L’encodage est une première fonction de la prise de notes qui permet le traitement des informations auxquelles un individu est exposé. Pendant le traitement, le noteur rapproche les nouvelles informations perçues de ses connaissances préalablement acquises. A ce propos, Mayer [Mayer87] rappelle que l’apprentissage est favorisé par la réalisation de connexions internes et externes. Ainsi, les connexions internes permettent-elles de relier entre elles les différentes informations contenues dans un texte et les connexions externes de relier ces informations à ses propres connaissances.

D’autres travaux ont permis d’approfondir la connaissance de ces processus. Dans une première expérience sur des lycéens, Peper et Mayer [PeperMayer86] testent trois hypothèses d’attention (la prise de notes oblige à être attentif et à approfondir la compréhension), de distraction (les élèves devraient davantage se concentrer sur l’écriture que sur la lecture) et générative (les processus cognitifs propres à la prise de notes facilitent les connexions externes). Pour cela, ils présentent un texte aux élèves en demandant à certains de prendre des notes. Puis ils leur proposent quatre tests différents (tests de reconnaissance syntaxique, sémantique et factuelle, test d’application). Les résultats ne valident que la troisième hypothèse. D’une part, les scores obtenus au test d’application dans le groupe prenant des notes sont significativement supérieurs à ceux du groupe contrôle, signe de la réalisation d’un plus grand nombre d’inférences. D’autre part, les scores obtenus aux autres tests dans le groupe prenant des notes sont significativement inférieurs à ceux du groupe contrôle, signe d’une perturbation temporaire induite par une réorganisation des connaissances.

Une seconde expérience est menée par les mêmes chercheurs dans laquelle ils vérifient les prédictions d’un effet génératif, c'est-à-dire :

  • les noteurs ont de meilleurs performances que les non-noteurs sur les tests d’application et inversement sur les autres tests ;

  • cette différence est forte chez les étudiants dont les connaissances dans le domaine du texte exposé sont les plus importantes, et faible chez les autres ;

  • les effets d’autres activités génératives sont semblables à ceux de la prise de notes.

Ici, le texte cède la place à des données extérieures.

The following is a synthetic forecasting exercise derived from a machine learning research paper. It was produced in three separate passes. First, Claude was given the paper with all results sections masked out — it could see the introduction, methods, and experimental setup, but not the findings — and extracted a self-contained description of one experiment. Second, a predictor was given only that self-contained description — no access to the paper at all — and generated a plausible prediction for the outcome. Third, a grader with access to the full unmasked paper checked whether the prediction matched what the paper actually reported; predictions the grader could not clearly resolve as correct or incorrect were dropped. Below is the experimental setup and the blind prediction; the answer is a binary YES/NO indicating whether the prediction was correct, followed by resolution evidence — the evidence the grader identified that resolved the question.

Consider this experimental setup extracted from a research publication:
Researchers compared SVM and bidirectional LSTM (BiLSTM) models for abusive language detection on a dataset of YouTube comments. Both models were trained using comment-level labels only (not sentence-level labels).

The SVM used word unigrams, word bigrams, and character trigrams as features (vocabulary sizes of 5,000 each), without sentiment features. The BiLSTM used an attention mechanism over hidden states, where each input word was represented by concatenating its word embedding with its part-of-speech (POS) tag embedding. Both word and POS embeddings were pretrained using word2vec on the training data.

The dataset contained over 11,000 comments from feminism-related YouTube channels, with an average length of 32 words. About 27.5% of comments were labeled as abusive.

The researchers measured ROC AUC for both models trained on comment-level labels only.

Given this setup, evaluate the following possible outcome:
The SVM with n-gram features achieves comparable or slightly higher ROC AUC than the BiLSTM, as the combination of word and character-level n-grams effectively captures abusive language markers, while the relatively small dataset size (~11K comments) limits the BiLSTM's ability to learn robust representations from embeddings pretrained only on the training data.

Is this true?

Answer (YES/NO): NO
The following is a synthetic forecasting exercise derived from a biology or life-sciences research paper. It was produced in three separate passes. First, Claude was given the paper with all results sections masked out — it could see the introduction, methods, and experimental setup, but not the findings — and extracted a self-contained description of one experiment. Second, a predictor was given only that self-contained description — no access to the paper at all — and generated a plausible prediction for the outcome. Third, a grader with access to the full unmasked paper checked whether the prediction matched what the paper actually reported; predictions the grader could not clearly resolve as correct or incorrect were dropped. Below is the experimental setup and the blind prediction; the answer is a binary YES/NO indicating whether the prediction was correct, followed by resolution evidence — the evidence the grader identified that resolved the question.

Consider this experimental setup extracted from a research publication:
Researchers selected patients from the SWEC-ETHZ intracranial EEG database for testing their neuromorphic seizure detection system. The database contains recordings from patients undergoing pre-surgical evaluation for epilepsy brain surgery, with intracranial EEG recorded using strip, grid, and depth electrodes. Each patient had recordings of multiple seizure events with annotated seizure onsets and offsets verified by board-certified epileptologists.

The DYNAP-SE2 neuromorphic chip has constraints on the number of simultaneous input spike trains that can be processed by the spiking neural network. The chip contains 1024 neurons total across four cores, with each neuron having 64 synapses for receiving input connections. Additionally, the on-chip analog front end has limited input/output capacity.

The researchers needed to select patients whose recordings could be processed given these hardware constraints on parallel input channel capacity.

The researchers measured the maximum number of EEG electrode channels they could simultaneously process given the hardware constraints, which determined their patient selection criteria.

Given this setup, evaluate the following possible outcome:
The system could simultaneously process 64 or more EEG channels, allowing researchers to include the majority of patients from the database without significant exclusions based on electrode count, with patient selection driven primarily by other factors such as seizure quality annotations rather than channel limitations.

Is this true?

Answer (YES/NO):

Cette fois, les différents groupes sont constitués d’individus prenant des notes pendant la lecture ou après chaque section de texte, d’individus répondant à des questions après les sections ou n’y répondant pas, et d’individus d’un groupe contrôle ne prenant aucune note. Dans chacun des groupes, des personnes familières et non familières au thème sont présentes. En revanche, les tests sont identiques à ceux de la première étude. Les données recueillies dans cette expérience corroborent l’ensemble des hypothèses sur l’effet génératif de la prise de notes.

Plus récemment, Peverly, Brobst, Graham et Shaw [PeverlyAl03] ont mené une expérience, proche de la nôtre, en prenant en considération à la fois les effets de la prise de notes et du niveau des connaissances préalables sur le texte étudié. Ils ont notamment recueilli les prédictions des étudiants sur leurs performances à trois moments-clefs : avant et après la lecture du texte exposé, ainsi qu’après la passation de tests (rappel libre, questions à choix multiples). Ils ont ainsi montré que la prise de notes permet aux étudiants d’améliorer leurs scores aux tests et de mieux juger de ce qu'ils connaissent. Par ailleurs, il semble également que le contenu des notes et les connaissances initiales sur le texte étudié soient des variables explicatives des résultats au test de rappel.

2.3.2. Le stockage externe

Mais la finalité de la prise de notes dans un contexte d’apprentissage ne se limite pas à l’amélioration de l’encodage des informations. Prendre des notes a également un intérêt à plus long terme, lors de la relecture des données transcrites. Alors que l’encodage s’effectue dès la première exposition à une source informative, la fonction de stockage externe ne peut intervenir sur l’apprentissage qu’ultérieurement ou plus précisément lorsque le noteur relit ses notes. Elles servent alors de support mémoriel.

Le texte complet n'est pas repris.